Nevertheless, all this is just my way of saying that because of an alleged threat, one side effect has been the diminution of choice for the poultry grower.
I raise chickens for their eggs only. I do not buy and raise birds for meat. I have found that my favorite breed is the sex-sal-link (a hybrid layer, of Red Sussex and another hybrid, also known as ISA). They are nice little red hens that lay giant brown eggs. Two years ago I tried the Red Rock cross, which are black hens with lovely brown collars, and I liked those too. But this year I'm thinking I might try the Ameraucanas for their blue and green eggs, or perhaps some Buff Orpingtons or Brahmas. These are all "heritage breeds" and are more expensive to buy because of their relative rarity. So instead of about $1.50 per chick (for the ISA), these will cost about $5.00 per chick.
I keep a small flock, no more than 75 birds, and usually only about 40. But unlike a lot of farmers I keep them over the winter as long as they live, which can be up to six years. I don't kill them in the fall (like many farmers do) to save the cost of heating, instead I keep them in an insulated coop, complete with heat lamp and booster heater. I do this just to have fresh eggs all year. But the taste, and the healthiness of the eggs is worth it to me. I know they're fed only vegetables and grains (some chicken growers feed leftover beef parings from slaughterhouses to chickens, and some feed them dog or cat food, which often contain chicken or poultry by-products, far from a natural diet). Also, did you know that supermarket eggs can be up to one year old? They are preserved with nitrogen, which allows them to be stockpiled according to market demand. You can test the freshness of an egg by putting it in a glass of water -- if it floats it is not fresh, since the fresher the egg the less of an air pocket there is inside. As an egg sits, it absorbs air through tiny pores in the shell -- therefore the more stale the egg, the larger the air pocket, and the easier it will float in water.

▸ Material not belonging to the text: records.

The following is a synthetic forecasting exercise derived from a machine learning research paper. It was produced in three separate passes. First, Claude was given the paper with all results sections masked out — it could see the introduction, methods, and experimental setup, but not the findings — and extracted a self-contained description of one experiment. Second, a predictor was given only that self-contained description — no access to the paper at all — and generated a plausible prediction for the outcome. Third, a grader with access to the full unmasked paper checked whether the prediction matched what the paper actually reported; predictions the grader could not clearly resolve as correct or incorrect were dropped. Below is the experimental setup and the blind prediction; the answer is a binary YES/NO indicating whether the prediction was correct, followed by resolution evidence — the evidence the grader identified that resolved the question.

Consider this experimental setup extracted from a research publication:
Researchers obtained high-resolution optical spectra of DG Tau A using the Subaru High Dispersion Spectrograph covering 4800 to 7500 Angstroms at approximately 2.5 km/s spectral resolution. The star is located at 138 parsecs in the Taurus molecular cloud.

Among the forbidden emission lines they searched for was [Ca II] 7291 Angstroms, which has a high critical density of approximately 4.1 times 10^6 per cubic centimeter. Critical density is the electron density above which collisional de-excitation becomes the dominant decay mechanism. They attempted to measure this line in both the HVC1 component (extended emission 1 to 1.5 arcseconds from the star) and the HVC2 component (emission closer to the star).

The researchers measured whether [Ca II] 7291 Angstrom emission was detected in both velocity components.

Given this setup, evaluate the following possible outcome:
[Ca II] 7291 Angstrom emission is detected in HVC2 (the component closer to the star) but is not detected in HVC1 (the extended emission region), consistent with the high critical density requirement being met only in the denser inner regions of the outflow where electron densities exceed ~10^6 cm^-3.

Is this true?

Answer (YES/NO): NO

That's probably enough about poultry for one post.
Here's the Magallanes sweater in her near-finished state. I have yet to block the collar and weave in the ends. I don't know what I think of her, she has a nice scoop neck,but the ribbed collar wasn't exactly what I had in mind. I was thinking something more cowly, but I knit to the last drop and had no more yarn. So she's left looking like one of Dracula's brides (from the Coppola version), which might be a bit dramatic. Oh well, we'll give her a try and see what kind of comments I get.